Bring in a relationship or taking a huge step like getting married brings on more responsibility for both men and women. 

If you have issues coping with the stress of work, owning a home, caring for kids, etc....then don't be married. Rent a house. Change jobs. It's not an excuse at all for ignoring your partner. 

YOU decide how stressful your life is. It really isn't that difficult to pay attention to your partner while they are speaking to you. That goes for both men and women. 

By the way, women have to adapt to plenty of things as well. Men aren't the only ones that have to change things in a relationship (at least in successful relationships).


----------



## Ynot (Aug 26, 2014)

staarz21 said:


> Bring in a relationship or taking a huge step like getting married brings on more responsibility for both men and women.
> No crap, that is exactly what I have said
> If you have issues coping with the stress of work, owning a home, caring for kids, etc....then don't be married. Rent a house. Change jobs. It's not an excuse at all for ignoring your partner.
> That is so much BS I won't even get into it. Everybody gets stressed out and are not always present. Speaking of listening to your partner, where is in the article does it ever advise a woman to first try to find out why her man may not be present instead of just blaming the man for not being present
> ...


No one said it was an excuse, nor did anyone say women don't and can't adapt. But I have news for you - EVERYBODY worries about these things. But in the case of men, we are just expected to shut up and not feel the stress, because that is what we have been conditioned to believe. Women on the other hand are celebrated as "super women" when they do the same thing. My point was that women have just as much obligation to be present as men do. Many women just expect that men won't "whine or complain" and because of that they don't feel as though they have any obligation to understand why a man may not be "present"
it isn't a matter of not being stressed, it is an issue of the other side recognizing their partner may be equally or more stressed and making an effort to understand that before just deciding that they are "unfulfilled". Instead we only read about how men aren't emotional and only act based on clod hard facts.


----------



## Lukedog (Nov 18, 2015)

The saying is "a husband and wife should function like two wings on the same bird; they must work together or the marriage will never get off the ground."

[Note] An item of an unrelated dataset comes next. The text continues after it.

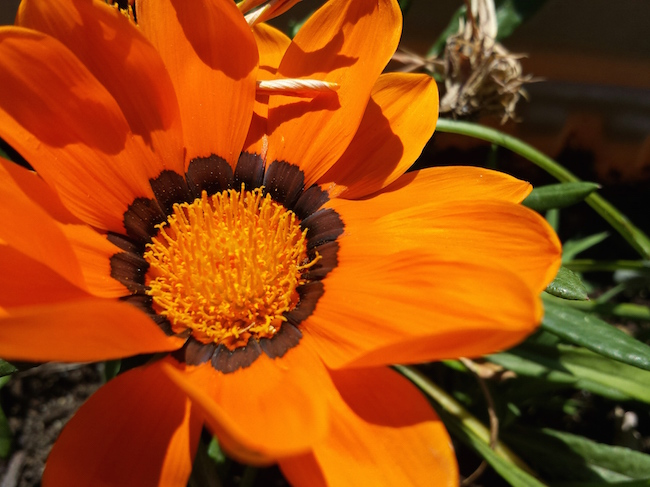 Gazania from the Garden of Nutmeg Designs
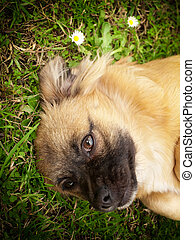 Doggy style - Portrait of cute little doggy on the grass.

A relationship is 100/100. Each person should give it their all. Sometimes there will be more give or take on each others part, and that's when one party should be the rock for the other. Open and honest communication is a must in any relationship; this builds trust. You need to "trust" your partner that they will be "there" for you, for whatever reason you need them to be "there"; physically, mentally, emotionally, spiritually. Respect is earned when you see your partner working just as hard as you to make that bird fly.


----------



## staarz21 (Feb 6, 2013)

> Bring in a relationship or taking a huge step like getting married brings on more responsibility for both men and women.
> No crap, that is exactly what I have said
> If you have issues coping with the stress of work, owning a home, caring for kids, etc....then don't be married. Rent a house. Change jobs. It's not an excuse at all for ignoring your partner.
> That is so much BS I won't even get into it. Everybody gets stressed out and are not always present. Speaking of listening to your partner, where is in the article does it ever advise a woman to first try to find out why her man may not be present instead of just blaming the man for not being present
> ...





Ynot said:


> No one said it was an excuse, nor did anyone say women don't and can't adapt. But I have news for you - EVERYBODY worries about these things. But in the case of men, we are just expected to shut up and not feel the stress, because that is what we have been conditioned to believe. Women on the other hand are celebrated as "super women" when they do the same thing. My point was that women have just as much obligation to be present as men do. Many women just expect that men won't "whine or complain" and because of that they don't feel as though they have any obligation to understand why a man may not be "present"
> it isn't a matter of not being stressed, it is an issue of the other side recognizing their partner may be equally or more stressed and making an effort to understand that before just deciding that they are "unfulfilled". Instead we only read about how men aren't emotional and only act based on clod hard facts.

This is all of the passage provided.